Il problema da porsi è ora quello di comprendere come questa ‘svolta’ nei parametri formativi possa incidere sulla ricusazione di un vacuo progressismo. La pratica musicale incide in maniera decisiva: l’individuo che fa musica con gli strumenti, l’individuo che ascolta non sono dimensioni monadiche, richiamando necessariamente un valore d’insieme, intrinsecamente comunitario. L’individuo della musica è un individuo-comunità, solidale e compartecipe. Il legame che s’istituisce nella e con la musica è un legame sociale, una intersoggettività che copre interamente l’area di quell’inter (fra) con contenuti non solipsistici, creando un reticolo relazionale molto profondo. 

In tal modo può essere infranto il progressismo vacuo e di maniera; l’esercizio della pratica musicale e dell’ascolto comportano necessariamente un ritorno alle nostre grandi tradizioni, al comune sentire nazionale. Solo su questa base si può auspicare il progresso. 

Una rivoluzione formativa come sintesi di tradizione e progresso e non come astratto pronunciamento di un progresso concepito come fine a se stesso.

Su questi temi Gabriel Albiac, filosofo e romanziere spagnolo, ha scritto in Diccionario de adioses pagine inquietanti e lucidissime. 
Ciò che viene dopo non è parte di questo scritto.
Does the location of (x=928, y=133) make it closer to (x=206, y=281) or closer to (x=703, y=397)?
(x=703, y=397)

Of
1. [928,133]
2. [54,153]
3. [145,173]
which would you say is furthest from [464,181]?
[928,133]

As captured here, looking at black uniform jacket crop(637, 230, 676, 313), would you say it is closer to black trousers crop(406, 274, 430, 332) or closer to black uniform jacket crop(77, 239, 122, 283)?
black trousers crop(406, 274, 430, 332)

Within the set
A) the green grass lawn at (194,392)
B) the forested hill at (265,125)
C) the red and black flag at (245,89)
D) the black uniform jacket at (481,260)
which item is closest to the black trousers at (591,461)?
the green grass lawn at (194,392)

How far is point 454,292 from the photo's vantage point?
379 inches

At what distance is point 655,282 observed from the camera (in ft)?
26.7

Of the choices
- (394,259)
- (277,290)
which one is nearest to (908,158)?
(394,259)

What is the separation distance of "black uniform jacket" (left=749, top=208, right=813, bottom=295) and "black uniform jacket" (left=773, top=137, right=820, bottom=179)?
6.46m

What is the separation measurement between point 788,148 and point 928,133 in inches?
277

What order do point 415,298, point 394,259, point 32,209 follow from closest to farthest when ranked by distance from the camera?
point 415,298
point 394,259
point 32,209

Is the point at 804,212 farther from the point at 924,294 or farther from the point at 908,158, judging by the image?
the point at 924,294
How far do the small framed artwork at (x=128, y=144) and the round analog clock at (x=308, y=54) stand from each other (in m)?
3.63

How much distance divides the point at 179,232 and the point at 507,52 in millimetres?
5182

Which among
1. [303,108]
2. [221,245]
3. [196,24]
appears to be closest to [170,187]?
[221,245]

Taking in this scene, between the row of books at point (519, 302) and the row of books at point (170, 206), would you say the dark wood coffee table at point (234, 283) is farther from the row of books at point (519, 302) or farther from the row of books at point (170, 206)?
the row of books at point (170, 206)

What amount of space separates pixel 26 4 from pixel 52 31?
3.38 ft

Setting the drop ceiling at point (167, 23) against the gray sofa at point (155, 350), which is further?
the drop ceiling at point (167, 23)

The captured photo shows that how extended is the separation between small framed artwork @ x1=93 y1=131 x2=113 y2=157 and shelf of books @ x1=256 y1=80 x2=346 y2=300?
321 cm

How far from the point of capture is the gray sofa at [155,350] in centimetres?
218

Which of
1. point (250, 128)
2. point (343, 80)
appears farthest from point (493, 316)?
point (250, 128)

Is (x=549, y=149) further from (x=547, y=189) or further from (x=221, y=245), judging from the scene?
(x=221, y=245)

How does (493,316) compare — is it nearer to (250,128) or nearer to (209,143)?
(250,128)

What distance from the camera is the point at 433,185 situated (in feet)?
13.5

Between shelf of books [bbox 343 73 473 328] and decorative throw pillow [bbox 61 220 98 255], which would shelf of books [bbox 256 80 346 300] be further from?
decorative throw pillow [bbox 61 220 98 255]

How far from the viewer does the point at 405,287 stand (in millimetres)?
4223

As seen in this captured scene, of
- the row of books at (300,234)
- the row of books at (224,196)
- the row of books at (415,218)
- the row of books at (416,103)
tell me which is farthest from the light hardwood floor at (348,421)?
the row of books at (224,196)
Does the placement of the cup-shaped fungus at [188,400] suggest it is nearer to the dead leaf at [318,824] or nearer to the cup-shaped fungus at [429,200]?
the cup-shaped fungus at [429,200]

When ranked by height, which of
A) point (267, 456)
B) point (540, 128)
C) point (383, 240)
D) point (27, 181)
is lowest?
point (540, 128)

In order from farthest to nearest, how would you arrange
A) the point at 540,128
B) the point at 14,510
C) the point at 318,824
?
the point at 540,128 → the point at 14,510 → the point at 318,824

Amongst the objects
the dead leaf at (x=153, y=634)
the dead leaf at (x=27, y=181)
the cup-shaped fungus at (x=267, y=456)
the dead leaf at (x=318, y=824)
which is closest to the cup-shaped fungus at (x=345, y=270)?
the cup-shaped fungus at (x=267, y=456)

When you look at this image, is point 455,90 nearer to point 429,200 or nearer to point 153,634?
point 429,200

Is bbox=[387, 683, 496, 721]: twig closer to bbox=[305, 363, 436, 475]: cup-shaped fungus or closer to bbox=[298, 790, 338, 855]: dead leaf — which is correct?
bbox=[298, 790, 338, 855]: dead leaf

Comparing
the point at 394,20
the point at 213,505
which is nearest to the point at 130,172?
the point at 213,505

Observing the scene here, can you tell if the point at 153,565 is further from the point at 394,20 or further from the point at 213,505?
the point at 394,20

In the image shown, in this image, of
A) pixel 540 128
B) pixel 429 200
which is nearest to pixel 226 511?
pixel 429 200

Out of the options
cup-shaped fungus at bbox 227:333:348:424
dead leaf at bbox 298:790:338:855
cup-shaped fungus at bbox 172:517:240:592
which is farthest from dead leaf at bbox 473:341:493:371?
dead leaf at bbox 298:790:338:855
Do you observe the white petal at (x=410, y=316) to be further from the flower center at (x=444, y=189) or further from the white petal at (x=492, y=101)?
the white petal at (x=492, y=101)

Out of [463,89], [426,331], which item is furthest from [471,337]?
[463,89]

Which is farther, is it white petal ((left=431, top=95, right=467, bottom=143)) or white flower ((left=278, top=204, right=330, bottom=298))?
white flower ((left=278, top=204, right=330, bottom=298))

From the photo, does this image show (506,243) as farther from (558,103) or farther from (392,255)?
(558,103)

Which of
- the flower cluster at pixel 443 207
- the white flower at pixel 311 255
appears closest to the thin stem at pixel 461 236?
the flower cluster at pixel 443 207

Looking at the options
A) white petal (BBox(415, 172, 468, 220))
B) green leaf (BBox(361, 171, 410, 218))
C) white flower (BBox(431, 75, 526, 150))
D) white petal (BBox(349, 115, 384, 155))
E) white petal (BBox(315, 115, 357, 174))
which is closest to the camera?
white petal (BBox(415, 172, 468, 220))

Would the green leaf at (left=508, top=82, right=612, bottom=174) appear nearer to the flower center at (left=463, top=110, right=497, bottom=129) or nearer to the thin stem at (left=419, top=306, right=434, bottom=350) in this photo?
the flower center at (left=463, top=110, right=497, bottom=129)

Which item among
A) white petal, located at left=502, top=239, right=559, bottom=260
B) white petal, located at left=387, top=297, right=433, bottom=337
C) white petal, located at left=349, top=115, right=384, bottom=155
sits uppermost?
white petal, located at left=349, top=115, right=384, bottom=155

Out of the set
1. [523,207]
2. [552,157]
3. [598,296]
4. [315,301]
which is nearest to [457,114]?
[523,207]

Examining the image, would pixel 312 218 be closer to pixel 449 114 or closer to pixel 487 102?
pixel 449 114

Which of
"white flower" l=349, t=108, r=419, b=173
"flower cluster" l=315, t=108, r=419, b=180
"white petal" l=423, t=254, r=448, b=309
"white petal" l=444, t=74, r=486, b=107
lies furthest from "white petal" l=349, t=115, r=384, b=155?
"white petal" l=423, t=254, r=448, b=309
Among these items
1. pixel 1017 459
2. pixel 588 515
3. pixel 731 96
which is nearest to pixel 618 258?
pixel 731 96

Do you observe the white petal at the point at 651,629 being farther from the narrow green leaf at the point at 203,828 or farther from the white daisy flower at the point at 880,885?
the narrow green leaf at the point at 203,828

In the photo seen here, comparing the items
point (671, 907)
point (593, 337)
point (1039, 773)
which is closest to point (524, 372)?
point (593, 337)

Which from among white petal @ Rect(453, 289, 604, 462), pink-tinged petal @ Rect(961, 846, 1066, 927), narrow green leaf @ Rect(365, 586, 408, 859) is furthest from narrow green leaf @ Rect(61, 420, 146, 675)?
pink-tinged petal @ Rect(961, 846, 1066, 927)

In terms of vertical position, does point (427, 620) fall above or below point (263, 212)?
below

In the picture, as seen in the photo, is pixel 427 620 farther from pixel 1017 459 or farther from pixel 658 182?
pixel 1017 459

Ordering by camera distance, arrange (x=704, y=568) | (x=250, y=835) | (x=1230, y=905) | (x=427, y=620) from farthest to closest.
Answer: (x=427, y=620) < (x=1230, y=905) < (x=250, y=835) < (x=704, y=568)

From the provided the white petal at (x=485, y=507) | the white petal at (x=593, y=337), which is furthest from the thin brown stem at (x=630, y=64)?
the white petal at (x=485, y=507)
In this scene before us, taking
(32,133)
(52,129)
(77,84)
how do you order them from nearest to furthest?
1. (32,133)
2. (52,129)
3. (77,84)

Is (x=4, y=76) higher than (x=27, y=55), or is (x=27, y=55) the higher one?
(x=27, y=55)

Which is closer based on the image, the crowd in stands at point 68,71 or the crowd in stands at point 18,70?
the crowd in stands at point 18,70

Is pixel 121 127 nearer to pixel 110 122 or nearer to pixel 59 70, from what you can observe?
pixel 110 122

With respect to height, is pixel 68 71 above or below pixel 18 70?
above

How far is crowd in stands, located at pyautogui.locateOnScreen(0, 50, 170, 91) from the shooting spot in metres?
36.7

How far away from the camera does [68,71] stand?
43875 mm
Si tratta di un progetto culturale e formativo, ormai ampiamente condiviso nel dibattito pubblico contemporaneo (si veda in proposito il ruolo svolto dall’inserto culturale del ‘Sole 24 ore’) e che il governo Monti non riesce ancora a fare proprio. 

Dovrà essere questo il compito precipuo del Partito Democratico, assumere la cultura e le nostre più grandi tradizioni come premessa di un nuovo sviluppo (anche economico), per uscire dall’empasse in cui il paese si trova attualmente. 

Senza questa svolta che mette al centro una vera e propria rivoluzione formativa diventerà veramente difficile far ripartire il paese per concepire una nuova fase di sviluppo.